[Form 4] Cohen & Steers Inc. Insider Trading Activity
Rhea-AI Filing Summary
Cohen & Steers insider reported an acquisition of dividend-equivalent restricted stock units. The report shows Elena Dulik, Chief Accounting Officer and SVP, was credited with 38 dividend-equivalent RSUs on 08/21/2025 at no cash cost, increasing her beneficial ownership to 21,213 shares of Common Stock.
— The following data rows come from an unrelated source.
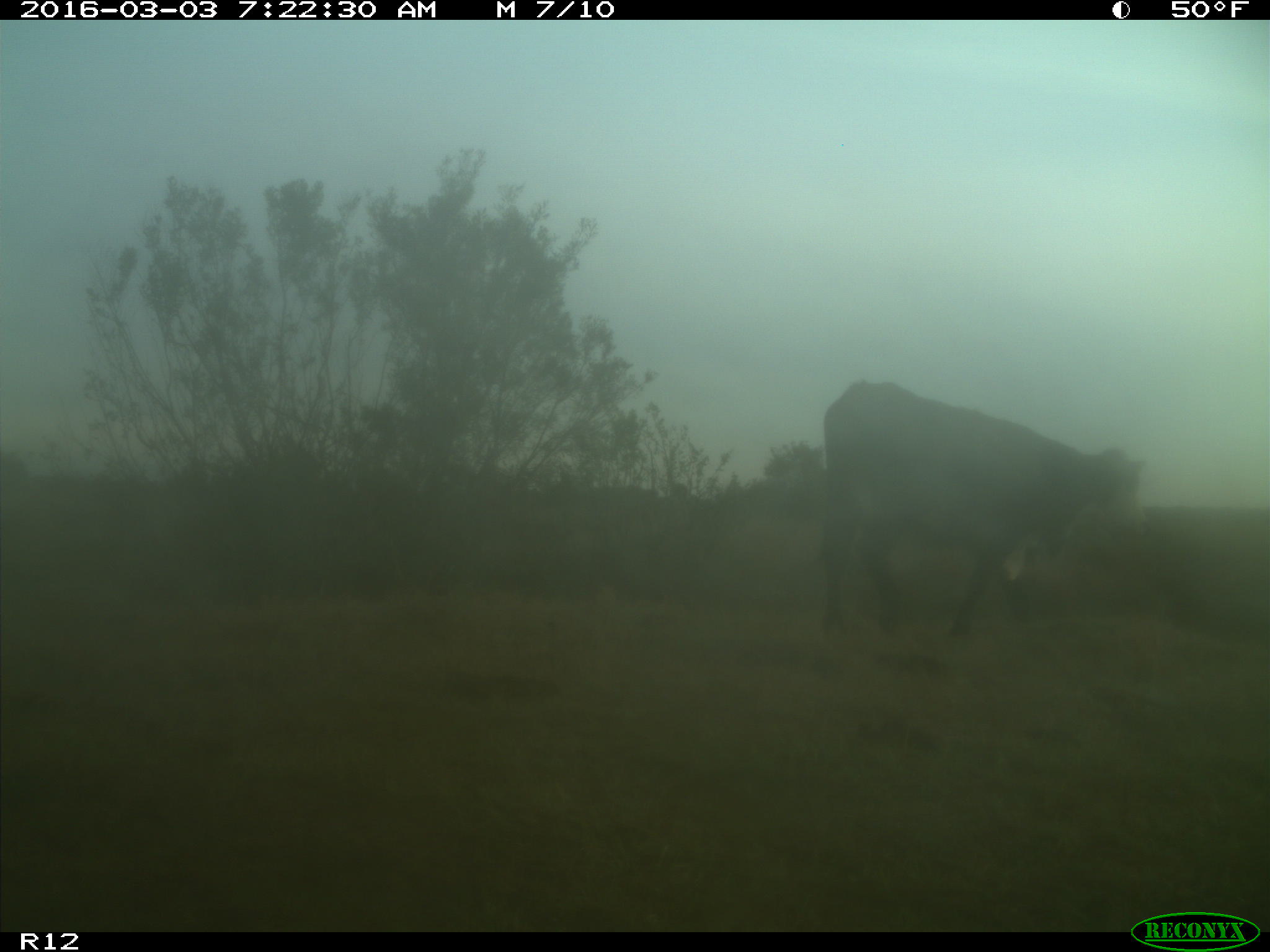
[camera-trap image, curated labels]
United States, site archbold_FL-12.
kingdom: Animalia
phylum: Chordata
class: Mammalia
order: Artiodactyla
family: Bovidae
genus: Bos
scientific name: Bos taurus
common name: domestic cow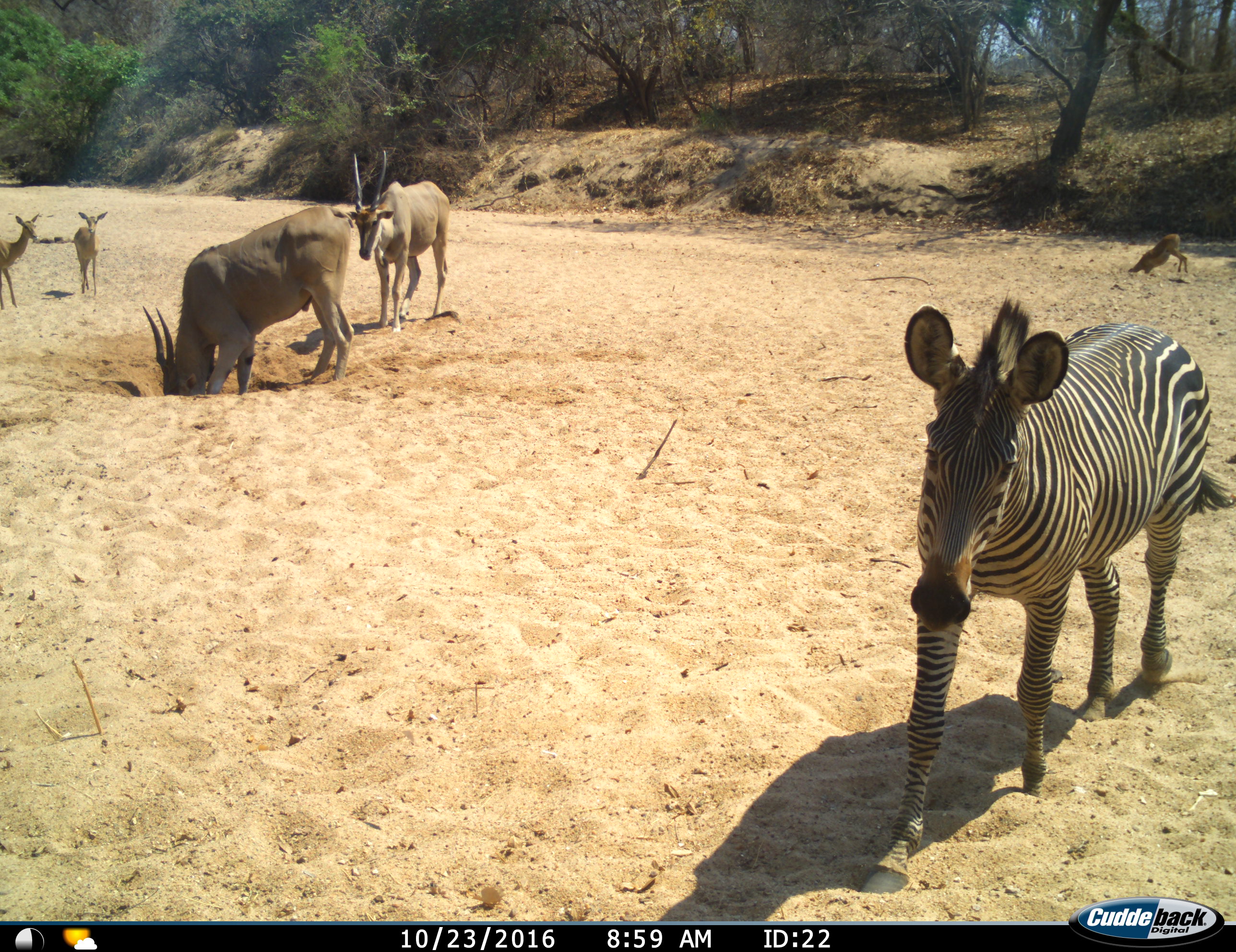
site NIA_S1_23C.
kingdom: Animalia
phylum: Chordata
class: Mammalia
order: Artiodactyla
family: Bovidae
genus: Tragelaphus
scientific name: Tragelaphus oryx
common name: eland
Eland (Tragelaphus oryx), count 2. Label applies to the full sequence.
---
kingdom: Animalia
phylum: Chordata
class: Mammalia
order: Artiodactyla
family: Bovidae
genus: Aepyceros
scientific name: Aepyceros melampus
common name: impala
Impala (Aepyceros melampus), count 3. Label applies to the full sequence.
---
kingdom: Animalia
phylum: Chordata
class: Mammalia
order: Perissodactyla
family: Equidae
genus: Equus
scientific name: Equus quagga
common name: plains zebra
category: zebraplains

The filing states these dividend-equivalent units were credited in connection with the company's third-quarter 2025 dividend and were accrued to unvested restricted stock units originally granted in January of 2022, 2023, 2024 and 2025. The Form 4 was signed by an attorney-in-fact on 08/22/2025. The disclosure reflects a routine compensation-related accrual rather than an open-market purchase or sale.
Positive
- None.
Negative
- None.
Insights
TL;DR: Routine insider accrual of dividend-equivalent RSUs increases beneficial ownership modestly; not a market trade.
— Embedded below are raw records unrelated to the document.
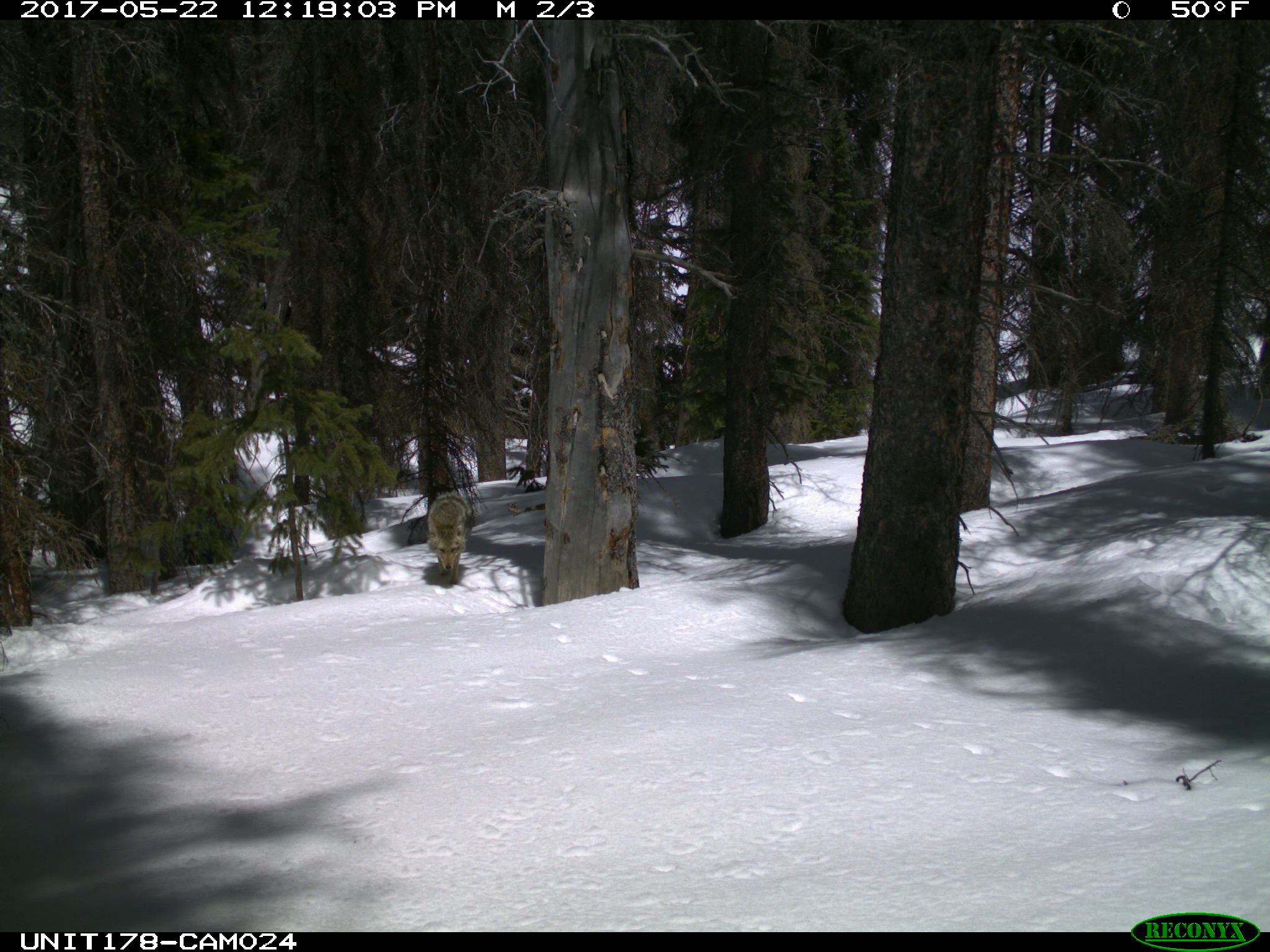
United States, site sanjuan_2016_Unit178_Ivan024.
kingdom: Animalia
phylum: Chordata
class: Mammalia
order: Carnivora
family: Canidae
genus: Canis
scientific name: Canis latrans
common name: coyote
Canis latrans (coyote).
The filing documents a non-cash acquisition of 38 dividend-equivalent restricted stock units credited to Elena Dulik on 08/21/2025, tied to unvested RSUs from 2022-2025 grants. This is a compensation-related adjustment that increases reported beneficial ownership to 21,213 shares. There is no cash consideration reported and no derivative transactions disclosed. For investors, this is an administrative disclosure required under Section 16 rather than a directional trading signal.
TL;DR: Disclosure aligns with standard executive compensation practices; administrative and non-impactful to corporate control.
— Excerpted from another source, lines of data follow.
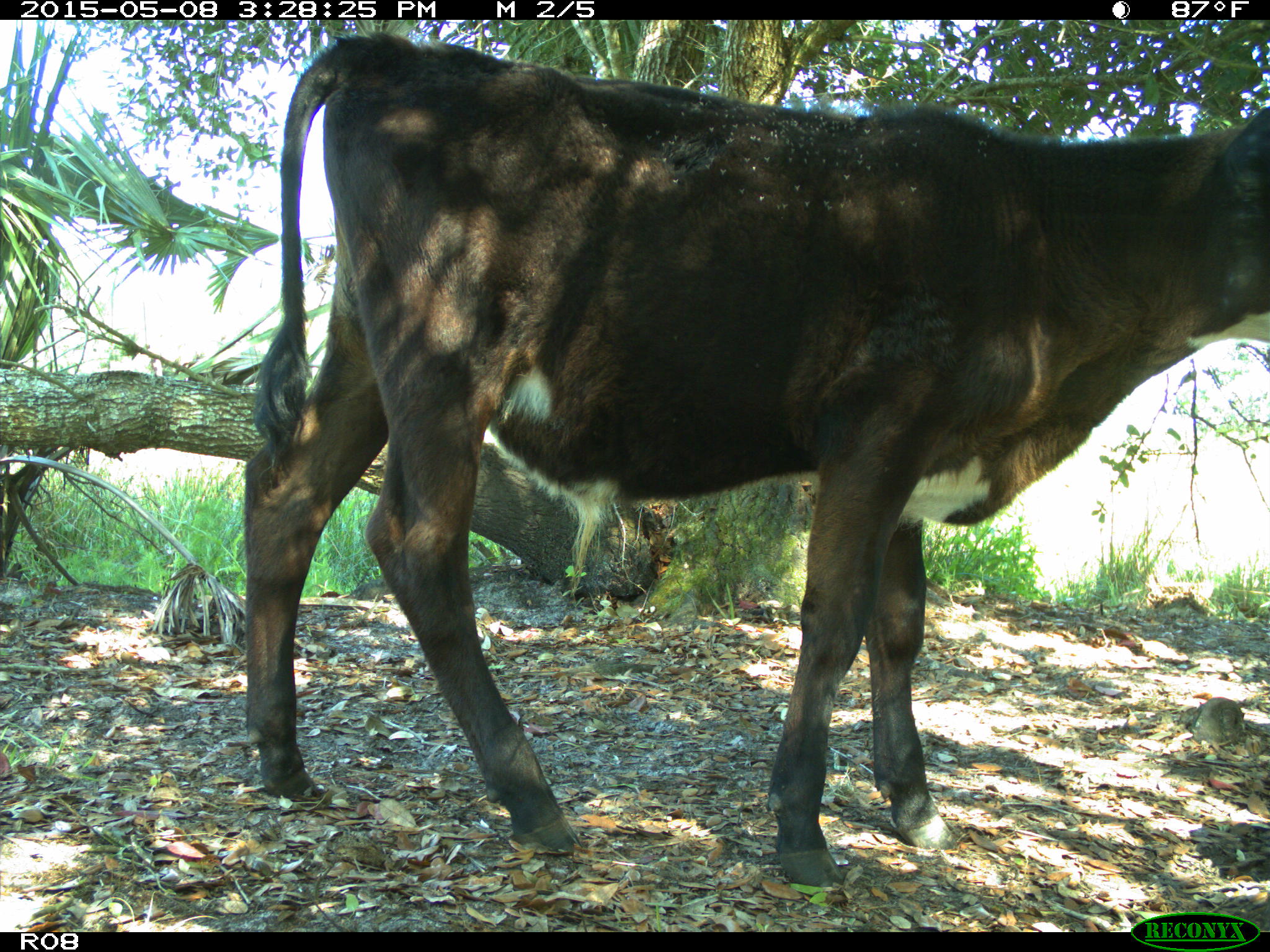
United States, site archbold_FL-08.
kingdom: Animalia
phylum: Chordata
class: Mammalia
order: Artiodactyla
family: Bovidae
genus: Bos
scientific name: Bos taurus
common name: domestic cow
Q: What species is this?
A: Bos taurus (domestic cow).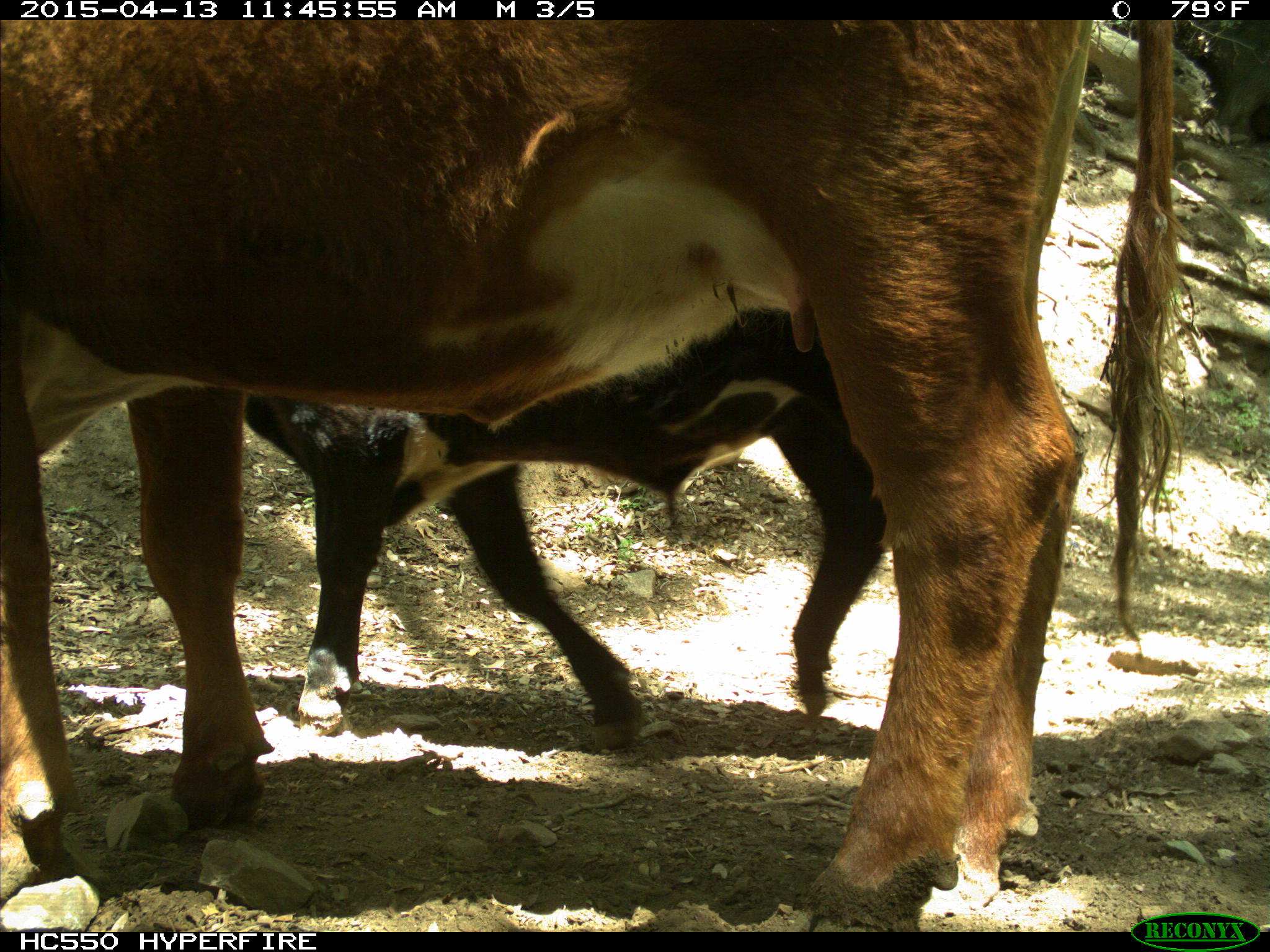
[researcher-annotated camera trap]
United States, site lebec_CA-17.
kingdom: Animalia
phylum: Chordata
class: Mammalia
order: Artiodactyla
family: Bovidae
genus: Bos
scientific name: Bos taurus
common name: domestic cow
The Form 4 indicates crediting of dividend-equivalent RSUs pursuant to the issuer's dividend and existing unvested RSU awards from prior years. The transaction code and explanation confirm these are accruals associated with equity compensation plans. The report was properly executed by an attorney-in-fact and lists the reporting person's role as Chief Accounting Officer and SVP. This type of filing is routine for compliance and does not signal a change in governance or control.